**Text provided**.

====

Overview
The transcription endpoint converts audio files to text using Lightning ASR. Supports both batch processing and streaming.
Endpoint
Authentication
Requires Bearer token authentication with your license key.
Authorization: Token YOUR_LICENSE_KEY
See Authentication for details.
Request
From URL
Transcribe audio from a publicly accessible URL:
{
"url": "https://example.com/audio.wav"
}
From File Upload
Upload audio directly:
curl -X POST http://localhost:7100/v1/listen \
-H "Authorization: Token ${LICENSE_KEY}" \
-F "audio=@/path/to/audio.wav"
Parameters
URL to audio file (mutually exclusive with file upload)Supported protocols: http://, https://, s3://
Audio file upload (mutually exclusive with URL)Supported formats: WAV, MP3, FLAC, OGG, M4A
Language code (ISO 639-1)Examples: en, es, fr, de, zh
Add punctuation to transcript
Enable speaker diarization (identify different speakers)

====

**Prompt 1**.
Answer these questions using the transcription endpoint documentation above, one line each.
(a) Which speech recognition system does the endpoint use to convert audio to text?
(b) Which port does the curl example send its request to?
(c) Which three URL protocols are listed as supported?
**Prompt 2**.
Pick up the transcription endpoint documentation at the point where it stops, continuing its format and tone.

**Information provided**.

====

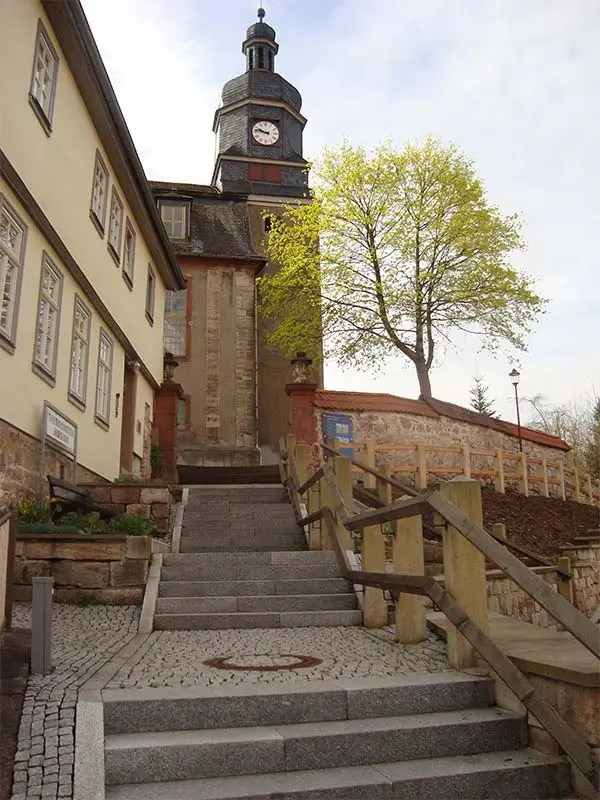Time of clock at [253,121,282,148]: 9:47
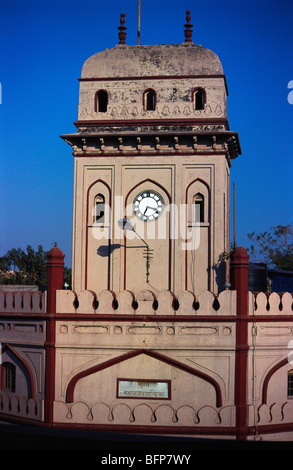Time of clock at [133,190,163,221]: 3:33
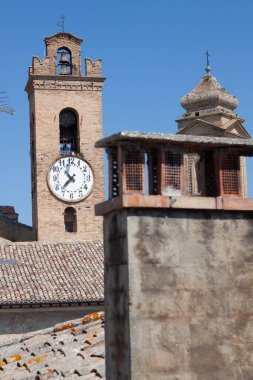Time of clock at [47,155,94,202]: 10:37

====

**Final result 1**.
(a) Lightning ASR
(b) 7100
(c) http://, https://, and s3://

**Final result 2**.
Expected number of speakers (for diarization)If not specified, automatically detected
Include word-level timestamps
Webhook URL for async results deliveryIf provided, returns immediately with job ID
Response
Successful Response
{
"request_id": "req_abc123",
"text": "Hello, this is a sample transcription.",
"confidence": 0.95,
"duration": 3.2,
"language": "en",
"words": [
{
"word": "Hello",
"start": 0.0,
"end": 0.5,
"confidence": 0.98
},
{
"word": "this",
"start": 0.6,
"end": 0.8,
"confidence": 0.97
}
]
}
Response Fields
Unique identifier for this transcription request
Complete transcription text
Overall confidence score (0.0 to 1.0)
Audio duration in seconds
Detected or specified language
Word-level details (if timestamps: true)Each word object contains:
word: The word text
start: Start time in seconds
end: End time in seconds
confidence: Word confidence score
Examples
Basic Transcription
curl -X POST http://localhost:7100/v1/listen \
-H "Authorization: Token ${LICENSE_KEY}" \
-H "Content-Type: application/json" \
-d '{
"url": "https://example.com/audio.wav"
}'
import requests
response = requests.post(
"http://localhost:7100/v1/listen",
headers={
"Authorization": f"Token {LICENSE_KEY}",
"Content-Type": "application/json"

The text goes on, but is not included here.